Alloy has uncovered serious deficiencies in published software designs.

Finally, there are assertions, which are constraints that are expected to follow from the facts. In our example, with the exception of Romeo and Juliet, no Capulet should be seated next to a Montague. The assertions say that the system can never get into certain undesirable states and that specific bad sequences of events can never occur.

The analyzer component of Alloy harnesses a SAT solver to search for counterexamples--possible scenarios of the software system that are permitted by its design but that fail a sanity check (which is accomplished by writing assertions that must be true if the model is correctly designed). In other words, the tool attempts to construct situations that satisfy the facts but violate a stated assertion. In our case, it would generate a seating plan in which a Capulet (other than Juliet) sits next to a Montague (other than Romeo) at the top table. To fix the seating rule, we can add a new fact: that Romeo and Juliet occupy the top table alone. Now Alloy would find no counterexample.

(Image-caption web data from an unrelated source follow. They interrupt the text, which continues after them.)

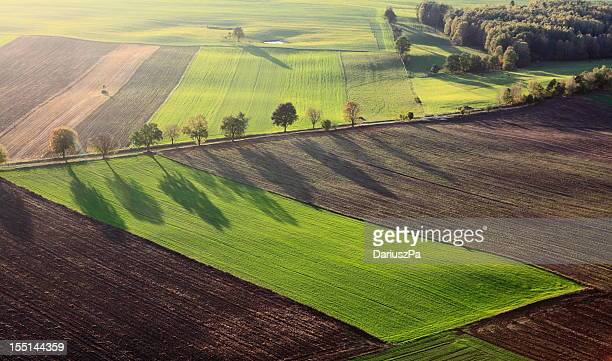 aerial photo of farm landscape with row of trees - cultivated land stock pictures, royalty-free photos & images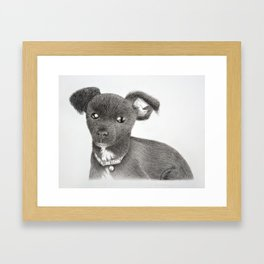 Max Framed Art Print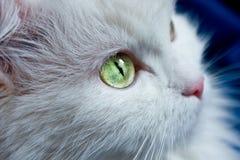 Gato branco com olhos verdes. Fotos de Stock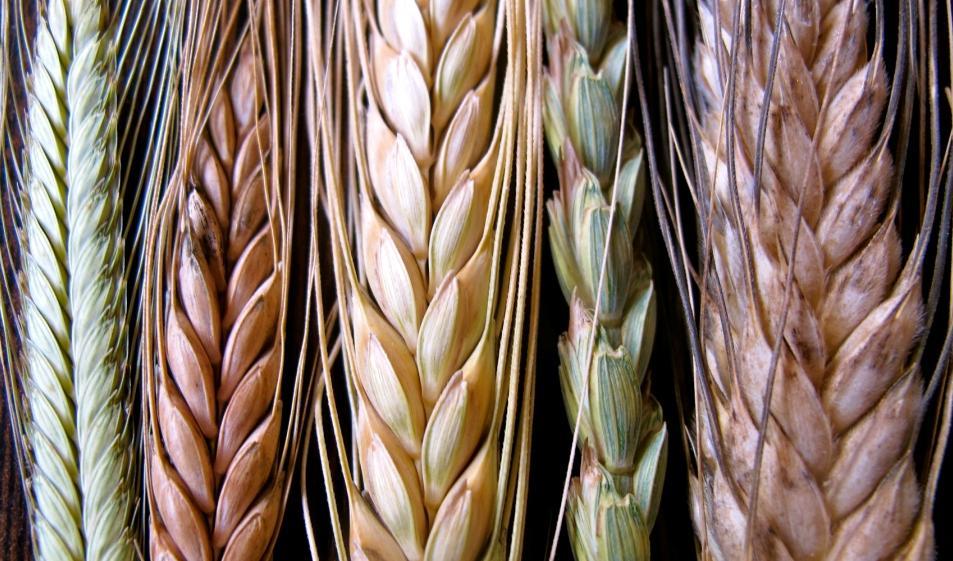 grupo borau diferencias entre trigo blando y trigo duro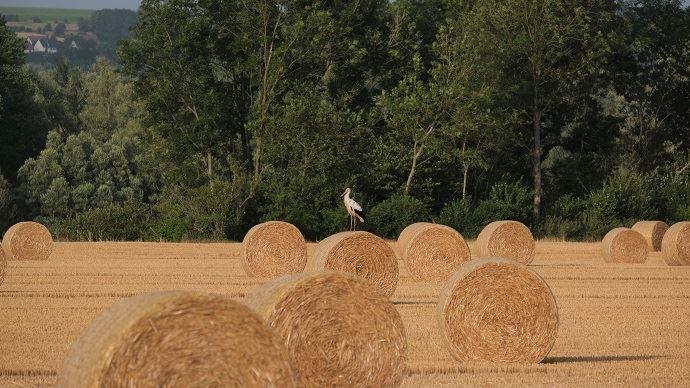 La politique agricole foncière est un atout en matière de compétitivité, juge Agriculture Stratégies (©rv59268)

Together the declarations of the sets and relations, the facts, and the assertions make up an abstraction that captures the essence of the software design. Writing all this out makes the limitations of the design explicit and forces engineers to think hard about exactly which abstractions will work best. Bad abstraction choices lie at the root of many unnecessarily complicated or unreliable systems.

Systems that rely on software built on simple and robust abstractions should also be easier to use. Consider how e-ticket-ing simplified air travel, how universal product codes made shopping easier or how 800-number-based conference calls made teleconferencing more feasible. Each of these innovations stemmed from a transformation in the basic abstractions embodied in the underlying software.

The Road to Reliability
Tools akin to alloy are currently used primarily in research and in cutting-edge industrial settings. The technology has been employed to explore new architectures for telephone switching systems, to design avionics processors that are secure against hackers and to describe access-control policies for communications networks. We have used it to check widely used and robust software devices, such as protocols for finding printers on networks and tools for synchronizing files across machines.

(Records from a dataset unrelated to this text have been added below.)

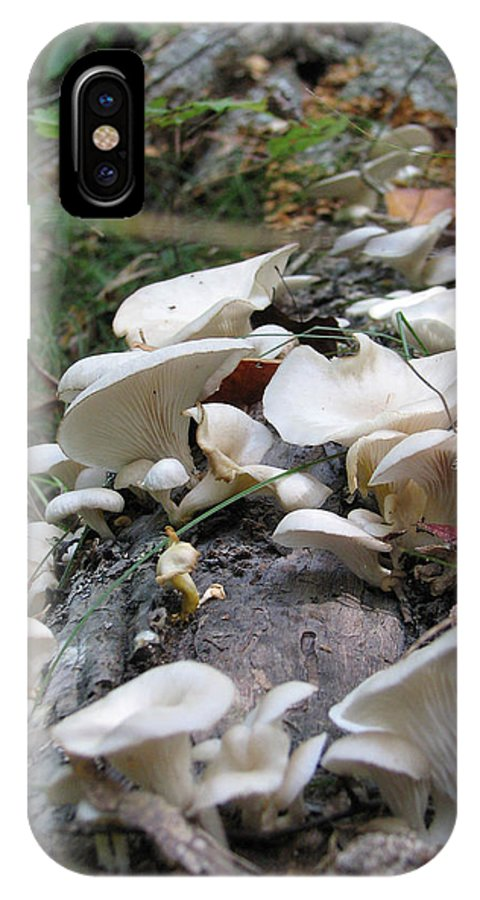 Mushroom IPhone X Case featuring the photograph Flowering Fungi by Stacey May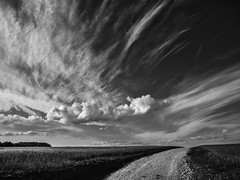 El escapista (una cierta mirada) Tags: landscape sky clouds cloudscape nature road bnw blackandwhite outdoors earth land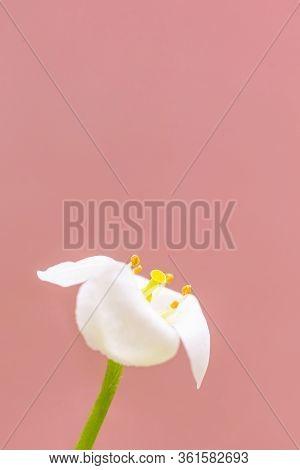 Macro White Flower Alyssum (lobularia Maritima). Soft Focus, Pink Background, Copy Space. The Concep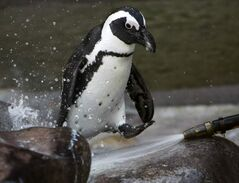 An African black-footed penguin is seen in a zoo in Stuttgart, Germany. The Assiniboine Park Zoo will be host to African black-footed penguins this summer.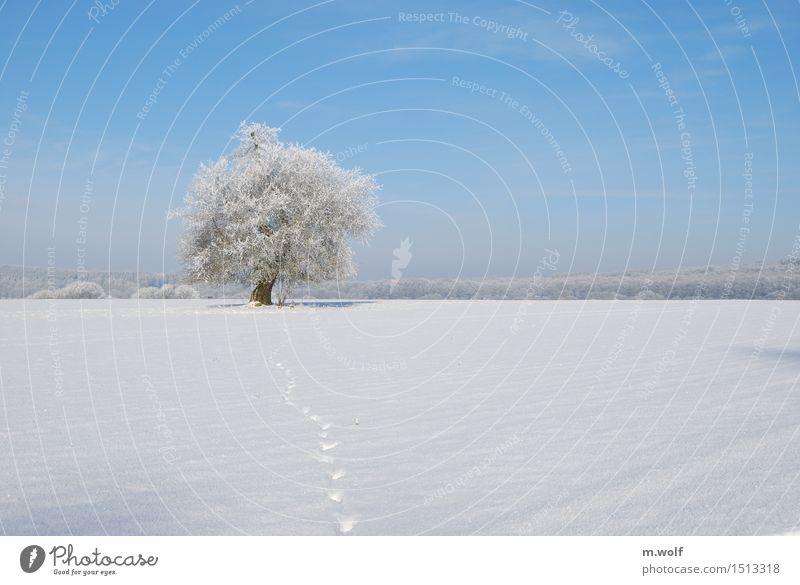 Stieleiche Natur alt Pflanze blau weiß Baum Landschaft ruhig Winter Wald kalt Umwelt Schnee außergewöhnlich Horizont Wetter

In addition, Alloy has uncovered serious deficiencies in published software designs--such as a key management protocol that was supposed to enforce special-access rules based on membership in a group but turned out to grant access to former members who should have been rejected. It is noteworthy that many programmers who have used Alloy have been surprised by the number of flaws that the tool turns up in the designs for even their simplest applications.

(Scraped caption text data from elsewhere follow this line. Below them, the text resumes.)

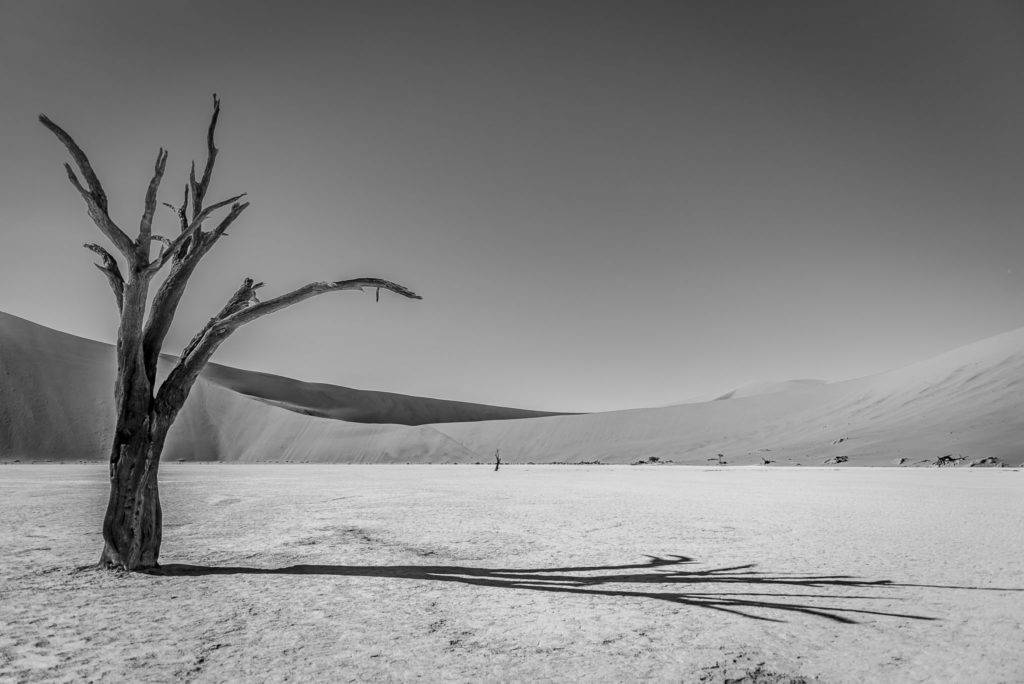Tree in the shadow – Namibia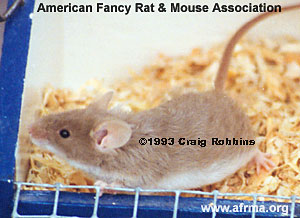Coffee Fox Frizzie Mouse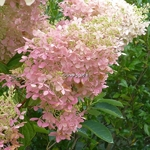 Hydrangea paniculata Phantom (14)
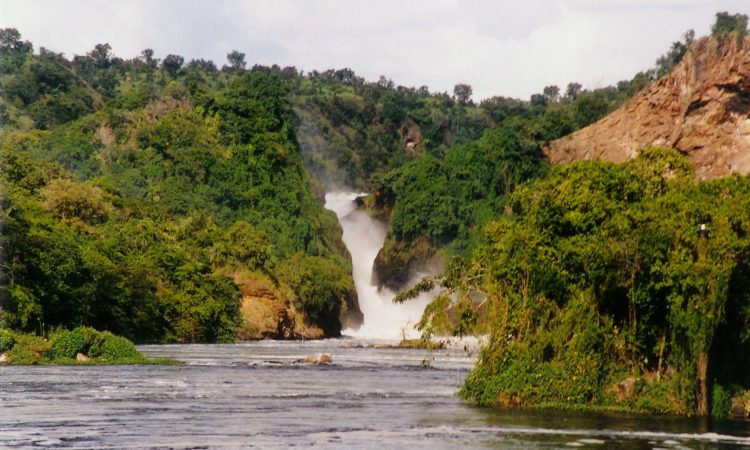Best areas for wildlife watching in Murchison Falls National Park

It is most likely only a matter of time until tools resembling Alloy are adopted more widely in industry. Improvements in the underlying SAT solvers will make analysis tools faster and better able to handle very large systems. Meanwhile a new generation of software designers, educated in these methods, will incorporate them into their work. Modeling is growing in popularity, particularly among managers desperate to see some description of a software system's design beyond the code itself.

At some point, there may come a time when software becomes so essential to our day-to-day infrastructure that society will no longer tolerate bad software. As a result, governments may even establish inspection and licensing regulations that enforce high-quality program construction techniques. One day, perhaps, software systems will be truly robust, predictable and easy to use--by design.